Guest writer: Jacob Udell
A few months ago, during the days when the occupation seemed somehow more mundane, back when over 100 senseless deaths in the span of 24 hours would have felt unexpected, Scarlett Johansson and SodaStream were the talk of the virtual town that my friends and I here in Israel inhabit. Back then, it felt easier to ignore the arguments in articles or on facebook threads that “at least Israeli companies in the West Bank give Palestinians honest employment” or “look how happy everyone looks in their advertisement.” I happened to know they were wrong, even then — since the very beginning of my work this year, it has been clear that non-citizen Palestinians are some of the most commonly exploited workers in Israel by virtue of their being occupied, and that the otherwise shiny example of SodaStream is a drop in the water next to the many hundreds of Palestinian date farmers employed under minimum wage in the Jordan Valley, or the thousands of shekels a month some Palestinians pay as brokerage fees in exchange for work licenses, or the gruesome examples of Palestinian construction workers left to die after work accidents in Israel.
I knew the pro-SodaStream arguments were wrong, but it was hard to devote any real attention to them — they seemed like silly apologetics in the midst of a system of wrongs silently raging on.
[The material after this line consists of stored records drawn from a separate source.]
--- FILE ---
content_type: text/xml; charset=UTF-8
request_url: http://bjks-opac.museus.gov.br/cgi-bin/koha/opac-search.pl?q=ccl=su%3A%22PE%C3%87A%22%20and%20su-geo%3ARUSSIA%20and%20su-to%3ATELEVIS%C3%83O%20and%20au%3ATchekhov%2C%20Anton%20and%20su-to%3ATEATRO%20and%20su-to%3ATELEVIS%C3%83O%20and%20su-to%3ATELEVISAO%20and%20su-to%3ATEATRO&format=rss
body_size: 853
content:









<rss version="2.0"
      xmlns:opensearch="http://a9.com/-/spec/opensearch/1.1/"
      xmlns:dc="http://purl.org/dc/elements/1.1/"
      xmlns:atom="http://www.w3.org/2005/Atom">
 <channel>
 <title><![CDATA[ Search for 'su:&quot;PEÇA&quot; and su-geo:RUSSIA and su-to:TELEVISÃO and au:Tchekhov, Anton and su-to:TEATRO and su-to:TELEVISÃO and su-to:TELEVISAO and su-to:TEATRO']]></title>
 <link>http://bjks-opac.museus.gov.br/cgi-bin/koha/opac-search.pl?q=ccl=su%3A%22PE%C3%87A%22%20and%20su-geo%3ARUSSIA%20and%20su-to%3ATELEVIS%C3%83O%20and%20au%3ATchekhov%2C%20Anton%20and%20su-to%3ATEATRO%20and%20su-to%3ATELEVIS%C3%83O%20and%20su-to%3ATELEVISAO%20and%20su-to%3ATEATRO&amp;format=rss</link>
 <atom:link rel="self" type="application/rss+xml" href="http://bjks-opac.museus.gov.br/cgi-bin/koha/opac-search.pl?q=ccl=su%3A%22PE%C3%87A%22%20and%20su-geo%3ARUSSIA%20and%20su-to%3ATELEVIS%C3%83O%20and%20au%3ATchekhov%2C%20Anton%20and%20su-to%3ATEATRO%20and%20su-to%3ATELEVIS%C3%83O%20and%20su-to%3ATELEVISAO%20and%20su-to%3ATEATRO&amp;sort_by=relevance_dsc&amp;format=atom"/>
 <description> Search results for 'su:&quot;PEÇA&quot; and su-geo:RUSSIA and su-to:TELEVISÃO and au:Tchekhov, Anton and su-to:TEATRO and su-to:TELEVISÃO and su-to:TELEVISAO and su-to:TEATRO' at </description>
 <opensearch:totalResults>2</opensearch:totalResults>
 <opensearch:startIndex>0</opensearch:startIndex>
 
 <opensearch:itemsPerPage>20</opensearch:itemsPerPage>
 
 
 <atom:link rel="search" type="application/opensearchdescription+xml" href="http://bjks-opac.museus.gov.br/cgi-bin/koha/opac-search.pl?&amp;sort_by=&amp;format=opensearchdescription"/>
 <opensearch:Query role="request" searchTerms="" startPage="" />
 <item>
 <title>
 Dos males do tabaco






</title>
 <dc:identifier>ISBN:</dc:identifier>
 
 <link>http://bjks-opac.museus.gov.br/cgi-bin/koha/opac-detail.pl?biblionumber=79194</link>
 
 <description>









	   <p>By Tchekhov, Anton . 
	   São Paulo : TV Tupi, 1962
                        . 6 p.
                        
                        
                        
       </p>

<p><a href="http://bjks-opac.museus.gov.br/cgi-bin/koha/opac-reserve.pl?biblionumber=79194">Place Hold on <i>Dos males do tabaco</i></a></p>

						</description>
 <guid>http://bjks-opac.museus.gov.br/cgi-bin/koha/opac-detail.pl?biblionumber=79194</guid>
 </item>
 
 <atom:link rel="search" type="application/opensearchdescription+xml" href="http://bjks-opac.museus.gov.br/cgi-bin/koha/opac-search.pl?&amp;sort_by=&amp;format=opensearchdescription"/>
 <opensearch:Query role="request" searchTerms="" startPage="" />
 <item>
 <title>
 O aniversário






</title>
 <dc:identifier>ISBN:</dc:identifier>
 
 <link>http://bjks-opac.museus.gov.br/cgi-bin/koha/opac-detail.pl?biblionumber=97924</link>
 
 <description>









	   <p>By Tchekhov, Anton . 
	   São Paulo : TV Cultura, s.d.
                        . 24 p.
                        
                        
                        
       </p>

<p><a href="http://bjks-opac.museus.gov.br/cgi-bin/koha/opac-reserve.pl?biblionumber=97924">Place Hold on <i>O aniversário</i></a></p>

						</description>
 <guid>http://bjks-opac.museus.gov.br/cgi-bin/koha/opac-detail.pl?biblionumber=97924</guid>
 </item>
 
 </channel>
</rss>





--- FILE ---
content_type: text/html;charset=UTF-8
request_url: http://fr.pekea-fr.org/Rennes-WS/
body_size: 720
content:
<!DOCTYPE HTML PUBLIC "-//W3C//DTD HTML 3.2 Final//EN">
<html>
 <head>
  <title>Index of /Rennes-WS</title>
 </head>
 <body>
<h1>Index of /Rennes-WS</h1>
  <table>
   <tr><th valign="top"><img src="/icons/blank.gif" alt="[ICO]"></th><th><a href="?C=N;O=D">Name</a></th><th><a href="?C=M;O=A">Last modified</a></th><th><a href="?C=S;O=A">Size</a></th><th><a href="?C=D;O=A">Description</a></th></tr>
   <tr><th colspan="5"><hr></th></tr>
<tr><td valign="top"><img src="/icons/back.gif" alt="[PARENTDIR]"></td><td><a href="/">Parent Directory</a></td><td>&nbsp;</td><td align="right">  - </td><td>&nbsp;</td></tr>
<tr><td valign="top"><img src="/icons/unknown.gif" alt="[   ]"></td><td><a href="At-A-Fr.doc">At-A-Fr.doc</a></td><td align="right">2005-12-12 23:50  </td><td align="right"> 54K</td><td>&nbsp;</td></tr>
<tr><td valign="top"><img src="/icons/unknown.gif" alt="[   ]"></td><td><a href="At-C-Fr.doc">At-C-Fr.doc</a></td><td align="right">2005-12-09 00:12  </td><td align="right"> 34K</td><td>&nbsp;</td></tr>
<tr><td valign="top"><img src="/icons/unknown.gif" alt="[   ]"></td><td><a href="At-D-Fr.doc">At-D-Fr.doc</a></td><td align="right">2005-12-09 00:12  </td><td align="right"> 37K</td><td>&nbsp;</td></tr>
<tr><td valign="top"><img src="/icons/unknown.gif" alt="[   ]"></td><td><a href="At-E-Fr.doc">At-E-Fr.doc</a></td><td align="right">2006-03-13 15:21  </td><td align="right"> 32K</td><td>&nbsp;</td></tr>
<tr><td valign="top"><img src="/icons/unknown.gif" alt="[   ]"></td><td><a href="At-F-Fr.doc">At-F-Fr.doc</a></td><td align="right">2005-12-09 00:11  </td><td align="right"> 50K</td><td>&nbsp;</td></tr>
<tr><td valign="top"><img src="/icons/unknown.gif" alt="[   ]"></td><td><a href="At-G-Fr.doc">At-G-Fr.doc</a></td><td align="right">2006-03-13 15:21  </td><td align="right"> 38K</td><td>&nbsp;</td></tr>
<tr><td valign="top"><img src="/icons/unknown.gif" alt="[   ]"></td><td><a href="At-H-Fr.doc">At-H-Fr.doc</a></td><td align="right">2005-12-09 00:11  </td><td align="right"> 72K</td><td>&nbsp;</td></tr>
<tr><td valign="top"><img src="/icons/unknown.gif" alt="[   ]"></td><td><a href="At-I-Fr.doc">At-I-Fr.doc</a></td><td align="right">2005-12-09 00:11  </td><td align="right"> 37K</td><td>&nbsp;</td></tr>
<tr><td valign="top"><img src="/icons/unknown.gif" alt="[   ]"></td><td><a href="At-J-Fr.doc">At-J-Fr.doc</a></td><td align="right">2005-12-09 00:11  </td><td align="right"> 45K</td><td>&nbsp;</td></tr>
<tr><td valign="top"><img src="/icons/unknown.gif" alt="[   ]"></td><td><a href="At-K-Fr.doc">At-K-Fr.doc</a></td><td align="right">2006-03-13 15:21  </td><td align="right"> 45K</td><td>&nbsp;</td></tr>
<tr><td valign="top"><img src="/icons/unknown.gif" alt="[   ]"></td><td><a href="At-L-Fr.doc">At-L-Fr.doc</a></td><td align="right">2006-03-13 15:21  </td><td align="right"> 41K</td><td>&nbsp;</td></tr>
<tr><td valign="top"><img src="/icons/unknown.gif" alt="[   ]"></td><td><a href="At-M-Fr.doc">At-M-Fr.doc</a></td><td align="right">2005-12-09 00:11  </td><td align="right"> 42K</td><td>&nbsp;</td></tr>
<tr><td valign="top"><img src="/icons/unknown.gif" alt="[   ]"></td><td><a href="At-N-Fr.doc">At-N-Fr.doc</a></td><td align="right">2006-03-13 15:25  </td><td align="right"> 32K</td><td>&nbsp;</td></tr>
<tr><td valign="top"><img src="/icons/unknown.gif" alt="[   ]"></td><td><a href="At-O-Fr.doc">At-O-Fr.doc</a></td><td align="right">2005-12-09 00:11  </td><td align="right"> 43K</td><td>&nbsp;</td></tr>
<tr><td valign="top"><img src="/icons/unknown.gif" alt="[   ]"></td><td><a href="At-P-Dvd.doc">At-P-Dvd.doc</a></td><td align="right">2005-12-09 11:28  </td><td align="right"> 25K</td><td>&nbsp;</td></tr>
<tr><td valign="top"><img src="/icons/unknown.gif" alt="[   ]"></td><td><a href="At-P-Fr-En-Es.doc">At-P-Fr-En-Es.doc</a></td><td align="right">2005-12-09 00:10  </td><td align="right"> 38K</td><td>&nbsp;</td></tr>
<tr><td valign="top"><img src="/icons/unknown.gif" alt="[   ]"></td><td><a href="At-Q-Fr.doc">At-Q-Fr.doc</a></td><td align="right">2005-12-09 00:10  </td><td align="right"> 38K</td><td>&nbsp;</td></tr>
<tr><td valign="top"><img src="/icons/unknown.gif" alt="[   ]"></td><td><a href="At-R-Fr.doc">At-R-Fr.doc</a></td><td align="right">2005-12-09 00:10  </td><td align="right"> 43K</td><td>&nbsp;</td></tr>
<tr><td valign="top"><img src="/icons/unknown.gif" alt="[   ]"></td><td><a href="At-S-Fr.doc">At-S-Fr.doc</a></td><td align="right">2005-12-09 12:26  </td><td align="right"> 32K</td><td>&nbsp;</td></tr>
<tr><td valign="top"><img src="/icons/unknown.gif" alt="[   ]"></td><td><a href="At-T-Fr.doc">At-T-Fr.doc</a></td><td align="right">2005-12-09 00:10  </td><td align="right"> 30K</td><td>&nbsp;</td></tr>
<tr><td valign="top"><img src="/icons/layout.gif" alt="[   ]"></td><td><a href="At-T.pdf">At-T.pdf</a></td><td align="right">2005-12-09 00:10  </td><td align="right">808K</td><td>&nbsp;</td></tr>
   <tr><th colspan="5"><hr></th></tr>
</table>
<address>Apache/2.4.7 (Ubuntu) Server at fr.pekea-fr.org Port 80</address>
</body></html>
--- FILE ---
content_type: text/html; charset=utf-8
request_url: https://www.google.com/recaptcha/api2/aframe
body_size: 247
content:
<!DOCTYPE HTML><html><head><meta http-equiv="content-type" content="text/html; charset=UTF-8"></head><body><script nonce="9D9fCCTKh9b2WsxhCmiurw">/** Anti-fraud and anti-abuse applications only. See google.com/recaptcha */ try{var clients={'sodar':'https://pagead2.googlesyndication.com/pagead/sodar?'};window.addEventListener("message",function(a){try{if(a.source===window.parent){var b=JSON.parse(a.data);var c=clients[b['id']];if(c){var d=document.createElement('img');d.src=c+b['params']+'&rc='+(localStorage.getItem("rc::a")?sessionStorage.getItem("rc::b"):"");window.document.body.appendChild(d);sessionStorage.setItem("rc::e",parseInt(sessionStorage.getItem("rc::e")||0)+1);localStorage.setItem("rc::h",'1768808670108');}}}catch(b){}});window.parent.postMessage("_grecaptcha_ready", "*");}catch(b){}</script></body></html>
I even jokingly wrote a short poem about it.
It’s been a few months. Today I could not tear myself away from the gruesome photos coming out of Shujaya. I read as a sort of intellectual grieving (and as a break from the photos): the transcript of an interview with a Gazan human rights leader who said “Cast Lead was a joke compared to this,” reports of the anti-tank mine blown up under 7 Israeli soldiers, an inquiry into the war crime that was the bombing of the the Al-Wafah hospital. I also read that a group of 60 Palestinian workers were collectively fired from SodaStream.
From the letter written by WAC-Maan on their behalf, it seems to have apparently started after a night shift in which workers weren’t given enough food for iftar (they were forbidden from bringing food from home into the factory because of kashrut considerations). They complained to management about it, saying that it’s dangerous to work with heavy machinery after a full day’s fast without a proper meal. The next morning, the management fired the entire group of workers and hesitated to let them back into the factory to collect their belongings (it turns out that some of their lockers were broken into and stolen from). A few days later, management also claimed that the workers left the job on their own accord and damaged the factory, which effectively strips the workers of their right to severance pay. For some of those Palestinians, that means the loss of tens of thousands of shekels.
There is nothing that connects the horrors wrought upon Gaza to the injustice done to these SodaStream workers in the West Bank. Nothing except us, that is.
The latest twist to the SodaStream story was one that I’ve become used to over these past few years. If it had come out on a different day, it would have been nothing other than a certain vindication, a dull jolt to remind me that the goings on in this place seem to justify the things I hope for.
But it came out today, death not far off, a month into a political game turned wrong. The term הכיבוש משחית- ”The occupation corrupts”- has taken on new meaning. The occupation of the West Bank, the siege on Gaza, the farce of a unified Jerusalem, the depth of discrimination against Palestinian Israelis… All of them are uneventful and tragic, tedious and nauseating, finespun and vulgar at once. As much as we might want to deny the collective rights and history of Palestinians, it seems to matter less whether you are a farmer in the South Hebron Hills, a child in Gaza, or a worker quiescently making ends meet in an illegal industrial zone in the West Bank. That you are Palestinian is grounds enough to justify your oppression, whether that oppression be run-of-the-mill or unimaginable.
The little I’ve spoken about the war publicly, I have tried to speak carefully of context — that context does not justify rockets falling into Israel or the actions of Hamas, but that it does justify my utter refusal to support this war. This day, I guess, has been very viscerally about context.